Dominating the space is RICE BURNER (Split Sled Triumph Rickshaw), where a pair of rubber cast Triumph motorcycle engines appear to have collided with each other, splitting open a 25kg bag of monosodium glutamate at the point of impact. The exhaust pipes have been cast in plexiglass and extended into suspension bars. They have also been filled with more MSG. So Triumph - the pride of British industry - has been castrated by MSG and turned into rickshaws, beaten by Asian motorcycles (derogatively Christened 'rice-burners') thus producing an industrial crash. Remember that monosodium glutamate is a flavour enhancer that acts with the body rather than upon it - actually making the taste-buds more receptive, rather than simply adding a new flavour. It is described by Joo as a synthetic salt, and hence a synthetic sweat. It also causes many people to exhibit an allergic reaction, and so is seen, stereotypically, as a potent magical product from the Orient. It artificially resembles something that could be distilled from the body; and what is stereotyping if not a distillation of characteristics? I could go on, but there comes a point where you simply cannot follow Joo's reasoning, and it is questionable what value is to be had from his explanations anyway. The problem boils down to a question of language: we have to wonder whether artists communicate through language or whether they communicate through phenomena.
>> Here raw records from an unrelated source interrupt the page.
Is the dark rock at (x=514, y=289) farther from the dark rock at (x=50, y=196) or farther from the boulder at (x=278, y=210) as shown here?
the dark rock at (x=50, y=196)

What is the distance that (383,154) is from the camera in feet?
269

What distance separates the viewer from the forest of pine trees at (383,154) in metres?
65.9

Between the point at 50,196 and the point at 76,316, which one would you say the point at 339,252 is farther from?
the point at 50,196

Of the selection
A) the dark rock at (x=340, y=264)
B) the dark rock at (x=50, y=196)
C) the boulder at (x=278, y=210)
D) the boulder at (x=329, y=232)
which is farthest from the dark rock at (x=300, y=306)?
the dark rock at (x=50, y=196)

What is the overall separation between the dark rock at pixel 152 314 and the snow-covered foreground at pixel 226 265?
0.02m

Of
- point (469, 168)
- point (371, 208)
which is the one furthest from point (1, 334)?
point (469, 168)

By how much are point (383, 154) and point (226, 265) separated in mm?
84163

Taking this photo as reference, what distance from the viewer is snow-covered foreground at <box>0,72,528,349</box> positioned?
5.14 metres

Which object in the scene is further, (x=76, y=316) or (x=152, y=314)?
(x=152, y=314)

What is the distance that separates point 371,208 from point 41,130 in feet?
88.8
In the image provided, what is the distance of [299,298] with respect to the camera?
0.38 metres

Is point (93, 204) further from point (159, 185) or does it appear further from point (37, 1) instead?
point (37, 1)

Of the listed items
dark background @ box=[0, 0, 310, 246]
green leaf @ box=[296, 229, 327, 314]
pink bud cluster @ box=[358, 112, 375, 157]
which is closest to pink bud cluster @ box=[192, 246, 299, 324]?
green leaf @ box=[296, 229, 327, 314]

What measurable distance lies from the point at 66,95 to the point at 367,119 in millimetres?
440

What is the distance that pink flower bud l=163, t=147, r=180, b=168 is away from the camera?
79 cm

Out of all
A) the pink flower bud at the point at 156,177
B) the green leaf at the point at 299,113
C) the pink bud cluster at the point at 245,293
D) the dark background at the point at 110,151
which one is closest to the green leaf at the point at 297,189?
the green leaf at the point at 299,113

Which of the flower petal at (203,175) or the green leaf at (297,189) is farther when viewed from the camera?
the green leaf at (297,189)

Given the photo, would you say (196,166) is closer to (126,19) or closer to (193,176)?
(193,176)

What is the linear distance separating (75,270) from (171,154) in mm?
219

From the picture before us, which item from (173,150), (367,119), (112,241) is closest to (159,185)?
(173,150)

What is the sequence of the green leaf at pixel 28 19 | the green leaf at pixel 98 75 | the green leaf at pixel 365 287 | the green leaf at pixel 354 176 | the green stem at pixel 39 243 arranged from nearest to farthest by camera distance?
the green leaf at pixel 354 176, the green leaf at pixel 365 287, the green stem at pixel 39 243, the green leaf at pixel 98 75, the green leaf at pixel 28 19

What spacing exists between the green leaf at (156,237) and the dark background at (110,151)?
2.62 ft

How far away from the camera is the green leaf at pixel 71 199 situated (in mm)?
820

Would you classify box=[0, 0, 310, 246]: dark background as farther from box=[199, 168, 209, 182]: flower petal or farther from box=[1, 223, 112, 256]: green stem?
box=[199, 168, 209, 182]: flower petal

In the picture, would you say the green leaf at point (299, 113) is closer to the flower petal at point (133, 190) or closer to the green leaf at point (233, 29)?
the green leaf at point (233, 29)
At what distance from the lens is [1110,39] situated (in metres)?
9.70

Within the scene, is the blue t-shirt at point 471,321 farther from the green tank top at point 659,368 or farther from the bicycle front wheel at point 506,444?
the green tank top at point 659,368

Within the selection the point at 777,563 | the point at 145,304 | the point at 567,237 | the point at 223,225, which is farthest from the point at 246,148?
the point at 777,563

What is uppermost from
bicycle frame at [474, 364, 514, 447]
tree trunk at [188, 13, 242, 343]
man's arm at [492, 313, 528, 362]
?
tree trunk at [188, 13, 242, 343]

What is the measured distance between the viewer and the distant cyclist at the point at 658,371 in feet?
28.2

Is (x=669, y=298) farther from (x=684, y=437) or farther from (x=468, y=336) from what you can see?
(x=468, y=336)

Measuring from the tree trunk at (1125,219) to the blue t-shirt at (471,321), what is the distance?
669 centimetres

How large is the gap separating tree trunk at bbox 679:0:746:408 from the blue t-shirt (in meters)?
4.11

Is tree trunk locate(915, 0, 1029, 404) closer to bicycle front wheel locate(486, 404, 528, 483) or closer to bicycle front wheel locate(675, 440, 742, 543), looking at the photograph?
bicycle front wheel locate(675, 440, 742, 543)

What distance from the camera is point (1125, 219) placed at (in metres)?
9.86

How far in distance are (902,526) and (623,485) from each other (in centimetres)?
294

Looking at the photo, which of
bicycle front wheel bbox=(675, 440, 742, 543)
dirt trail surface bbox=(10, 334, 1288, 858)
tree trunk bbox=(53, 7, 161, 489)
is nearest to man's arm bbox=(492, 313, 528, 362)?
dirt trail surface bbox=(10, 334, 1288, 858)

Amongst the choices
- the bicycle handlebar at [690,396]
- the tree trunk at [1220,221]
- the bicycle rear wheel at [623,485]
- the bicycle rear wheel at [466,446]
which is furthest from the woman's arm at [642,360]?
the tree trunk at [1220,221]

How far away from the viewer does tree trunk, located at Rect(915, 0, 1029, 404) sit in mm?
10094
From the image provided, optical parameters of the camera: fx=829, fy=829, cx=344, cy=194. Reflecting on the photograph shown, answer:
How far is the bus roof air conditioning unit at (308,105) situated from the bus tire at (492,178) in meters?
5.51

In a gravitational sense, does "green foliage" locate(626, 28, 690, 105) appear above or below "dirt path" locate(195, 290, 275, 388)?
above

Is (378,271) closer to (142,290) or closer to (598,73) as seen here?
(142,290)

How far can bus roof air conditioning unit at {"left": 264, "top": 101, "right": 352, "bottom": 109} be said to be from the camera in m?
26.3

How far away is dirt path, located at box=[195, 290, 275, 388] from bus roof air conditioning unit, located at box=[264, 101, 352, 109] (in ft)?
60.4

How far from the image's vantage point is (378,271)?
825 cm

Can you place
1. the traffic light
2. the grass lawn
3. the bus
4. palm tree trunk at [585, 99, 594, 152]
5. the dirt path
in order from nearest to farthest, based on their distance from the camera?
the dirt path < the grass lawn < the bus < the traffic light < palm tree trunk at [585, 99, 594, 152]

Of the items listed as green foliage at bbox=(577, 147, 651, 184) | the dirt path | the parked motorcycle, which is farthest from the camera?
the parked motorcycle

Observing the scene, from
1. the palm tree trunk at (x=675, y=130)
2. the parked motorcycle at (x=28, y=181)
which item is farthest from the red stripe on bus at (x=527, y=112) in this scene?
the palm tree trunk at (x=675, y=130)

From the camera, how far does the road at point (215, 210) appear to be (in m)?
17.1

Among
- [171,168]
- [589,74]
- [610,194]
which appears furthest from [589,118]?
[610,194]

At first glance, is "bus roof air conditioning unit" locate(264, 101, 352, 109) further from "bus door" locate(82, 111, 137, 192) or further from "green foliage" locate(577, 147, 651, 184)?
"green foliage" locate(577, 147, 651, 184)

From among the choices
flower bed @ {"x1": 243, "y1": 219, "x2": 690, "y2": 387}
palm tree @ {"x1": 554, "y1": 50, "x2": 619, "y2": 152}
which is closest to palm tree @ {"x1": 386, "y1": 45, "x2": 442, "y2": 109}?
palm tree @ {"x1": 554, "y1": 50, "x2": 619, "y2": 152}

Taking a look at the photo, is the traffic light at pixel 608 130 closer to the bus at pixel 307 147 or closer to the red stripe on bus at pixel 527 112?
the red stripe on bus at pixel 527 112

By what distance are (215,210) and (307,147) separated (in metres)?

There are many issues raised in Joo's work if you are in possession of the same specialist knowledge and mind-set as he. To talk to him is to discover just how many positions are put forward and questioned by his work, but only a fraction of these are within reach of the non-ideal viewer. We seem to be left in the position of having to see the work not as language but as a phenomenon - just another thing in the world. Joo's work is not only about pseudo-scientific authoritarianism and racial/cultural hybridisation, it actually becomes pseudo-scientific authoritarianism and racial/ cultural hybridisation - not so much a communication as a thing in itself. This is a process referred to by Jasper Johns when he stated that you could look at a painting in the same way that you look at a radiator.

When confronted by a work of this complexity you have to take a mental step back and wonder if it is an overly-complicated work, or a work about over-complication. Certainly, Joo claims that his work is not didactic - neither commentary nor critique - but simply 'just there'. This leaves us in a quandary: if we have a gripe about, say, the way doctors use Latin terminology as a way of blinding the public, do we then step back and say 'hey, the fact that doctors use Latin terminology as a smokescreen is the perfect embodiment of my gripe about the way that doctors use Latin terminology as a smokescreen.'? No, we don't. The problem is obvious: we can step back from anything in this way. So, if an artist is not using a language made up of signs, symbols and so forth, they are simply adding more of whatever it is that they are concerned with. Which is fine if the artist is concerned with things that will improve our lot -- like Beuys, who wanted peeling a potato to be art. If it is bad art, then at least it is good stuff. But if the artist is making work concerned with something that they see as negative, then they are compounding the problem; adding, not critical language, just stuff.